Mindfulness is theorized to decrease the affective amplification of chronic pain by facilitating a shift from emotionally-laden, catastrophic pain appraisals of nociceptive input to reappraising chronic pain as an innocuous sensory signal that does not signify harm. Understanding of these hypothetical psychological mechanisms of mindfulness-based analgesia has been limited by a lack of direct measures. We conducted a series of psychometric and experimental studies to develop and validate the Mindful Reappraisal of Pain Sensations Scale (MPRS).

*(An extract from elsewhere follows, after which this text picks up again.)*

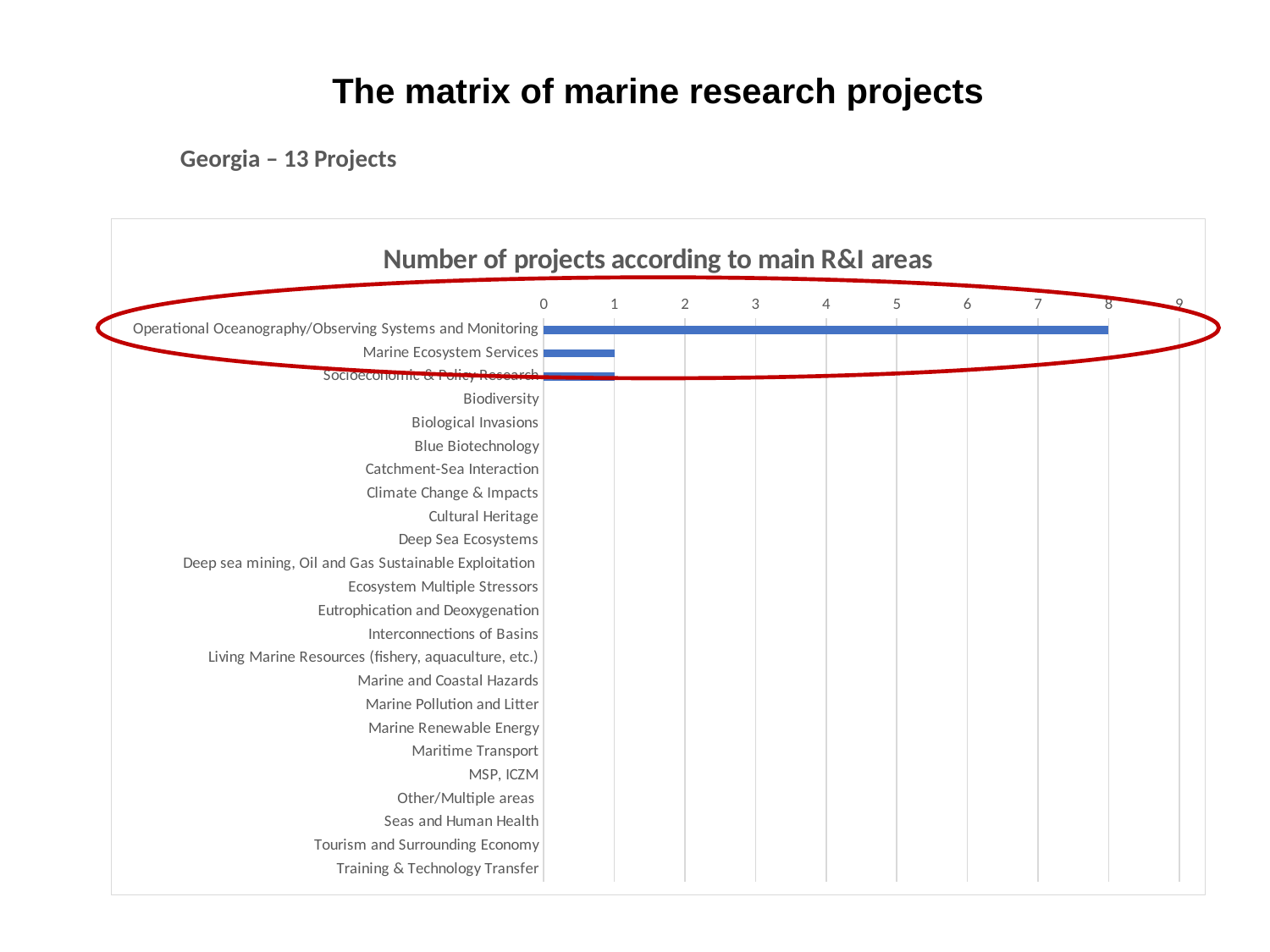
Is the value for Operational Oceanography/Observing Systems and Monitoring greater or less than 5? greater How many projects are in the Biodiversity area? 0 What type of chart is shown on the slide? bar chart Which has more projects, Operational Oceanography/Observing Systems and Monitoring or Marine Ecosystem Services? Operational Oceanography/Observing Systems and Monitoring How many projects are in the Operational Oceanography/Observing Systems and Monitoring area? 8 What is the difference between the number of projects for Operational Oceanography/Observing Systems and Monitoring and for Marine Ecosystem Services? 7 How many projects are in the Marine Ecosystem Services area? 1 What is the highest value shown on the chart's horizontal axis? 9 Which R&I area has the highest number of projects? Operational Oceanography/Observing Systems and Monitoring How many R&I area categories are listed on the chart's axis? 24 How many categories on the chart have a non-zero number of projects? 3 What is the title of the chart? Number of projects according to main R&I areas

After item generation, we conducted exploratory and confirmatory factor analyses of the MRPS in samples of opioid-treated chronic pain patients both before (n = 450; n = 90) and after (n = 222) participating in Mindfulness-Oriented Recovery Enhancement (MORE). We then examined the convergent and divergent validity of the MRPS. Finally, in data from a randomized clinical trial (n = 250), the MRPS was tested as a mediator of the effects of MORE on reducing chronic pain severity.

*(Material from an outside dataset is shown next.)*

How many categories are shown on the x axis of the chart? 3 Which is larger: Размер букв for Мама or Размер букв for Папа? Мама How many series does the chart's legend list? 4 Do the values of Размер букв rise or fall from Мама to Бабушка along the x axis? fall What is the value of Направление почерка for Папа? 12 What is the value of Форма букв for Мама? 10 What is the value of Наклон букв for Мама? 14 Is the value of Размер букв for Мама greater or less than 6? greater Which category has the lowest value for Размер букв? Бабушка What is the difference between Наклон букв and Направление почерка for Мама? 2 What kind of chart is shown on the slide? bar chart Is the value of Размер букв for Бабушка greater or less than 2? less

Exploratory and confirmatory factor analyses demonstrated the single-factor structure of the MRPS. The MRPS also evidenced convergent and divergent validity. Mindfulness training through MORE significantly increased MRPS scores relative to supportive psychotherapy (F4,425.03 = 16.15, p < .001). Changes in MRPS scores statistically mediated the effect of MORE on reducing chronic pain severity through 9-month follow-up.
Taken together, these studies demonstrate that the MRPS is a psychometrically sound and valid measure of novel analgesic mechanisms of mindfulness including attentional disengagement from affective pain appraisals and interoceptive exposure to pain sensations.